Significance: These models represent crucial technical achievements in understanding "how the 3D world moves," forming the physics engine component of world models.
#### Representative Works
**DUSt3R: Geometric 3D Vision Made Easy**
* **Authors:** Shuzhe Wang, Vincent Leroy, Yohann Cabon, Boris Chidlovskii, Jérôme Revaud
* **arXiv ID:** 2312.14132
* **One-liner:** Dense, unconstrained stereo 3D reconstruction from arbitrary image collections with no calibration/preset pose required
* **Published in:** CVPR 2024
* **Links:** [[Paper]](https://arxiv.org/abs/2312.14132) | [[PDF]](https://arxiv.org/pdf/2312.14132.pdf)
> **Core Innovation**
> Introduces a paradigm-shifting pipeline that replaces traditional multi-view stereo (MVS): it directly regresses dense point-maps without ever estimating camera intrinsics or extrinsics. By unifying single- and multi-view depth estimation, camera pose recovery, and reconstruction into one network, the approach excels even in casual, “in-the-wild” capture scenarios.
Abstract
Multi-view stereo reconstruction (MVS) in the wild requires to first estimate the camera parameters e.g. intrinsic and extrinsic parameters.
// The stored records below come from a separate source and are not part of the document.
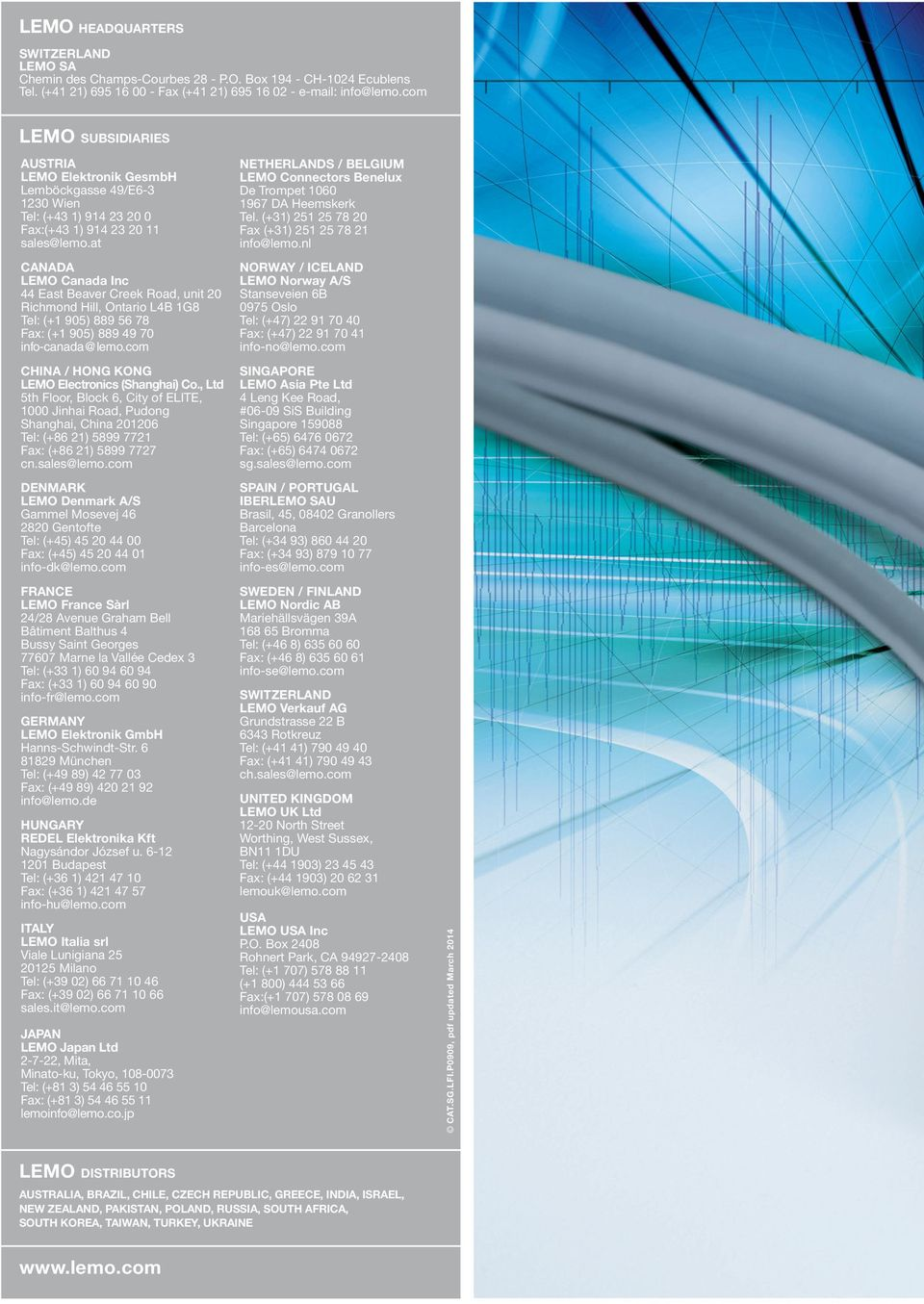 at CANADA LEMO Canada Inc 44 East Beaver Creek Road, unit 20 Richmond Hill, Ontario L4B 1G8 Tel: (+1 905) 889 56 78 Fax: (+1 905) 889 49 70 info-canada@lemo.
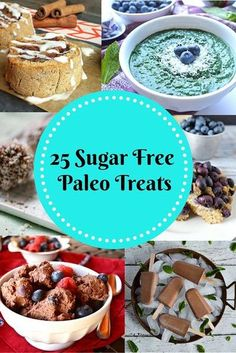 These 25 Sugar-Free Palet treats are perfect at any time of the year. You will definitely find something you love. #paleo #desserts @pureandsimplenurishment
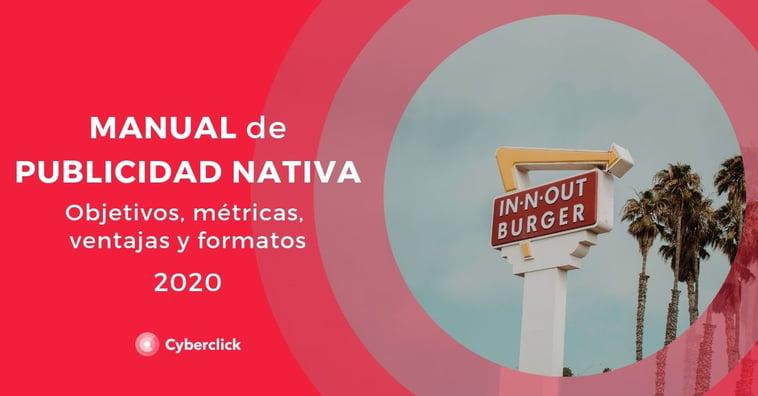 Manual de la publicidad nativa: objetivos, métricas, ventajas y formatos (2020)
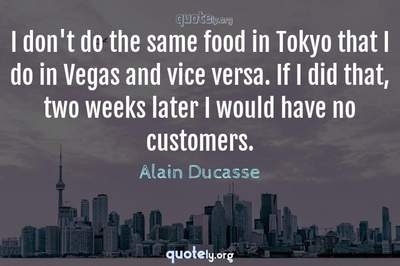 Photo Quote of I don't do the same food in Tokyo that I do in Vegas and vice versa. If I did that, two weeks later I would have no customers.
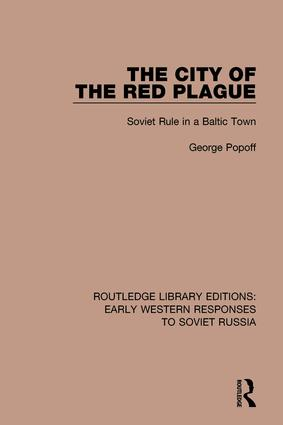 The City of the Red Plague: Soviet Rule in a Baltic Town, 1st Edition (Hardback) book cover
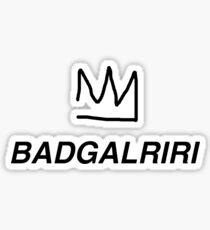 Queen Rihanna Badgalriri Sticker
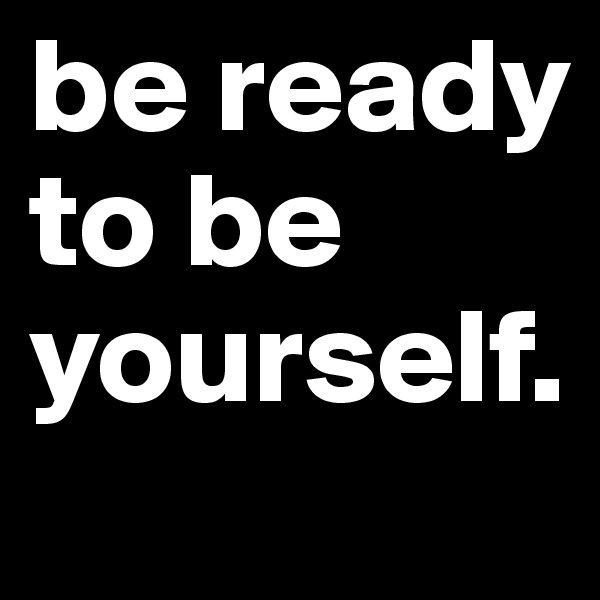 be ready to be yourself.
These are usually tedious and cumbersome to obtain, yet they are mandatory to triangulate corresponding pixels in 3D space, which is the core of all best performing MVS algorithms. In this work, we take an opposite stance and introduce DUSt3R, a radically novel paradigm for Dense and Unconstrained Stereo 3D Reconstruction of arbitrary image collections, i.e. operating without prior information about camera calibration nor viewpoint poses. We cast the pairwise reconstruction problem as a regression of pointmaps, relaxing the hard constraints of usual projective camera models. We show that this formulation smoothly unifies the monocular and binocular reconstruction cases. In the case where more than two images are provided, we further propose a simple yet effective global alignment strategy that expresses all pairwise pointmaps in a common reference frame. We base our network architecture on standard Transformer encoders and decoders, allowing us to leverage powerful pretrained models. Our formulation directly provides a 3D model of the scene as well as depth information, but interestingly, we can seamlessly recover from it, pixel matches, relative and absolute camera. Exhaustive experiments on all these tasks showcase that the proposed DUSt3R can unify various 3D vision tasks and set new SoTAs on monocular/multi-view depth estimation as well as relative pose estimation. In summary, DUSt3R makes many geometric 3D vision tasks easy.
Key points
* Reformulates multi-view stereo as point-map regression, removing need for camera intrinsics/extrinsics.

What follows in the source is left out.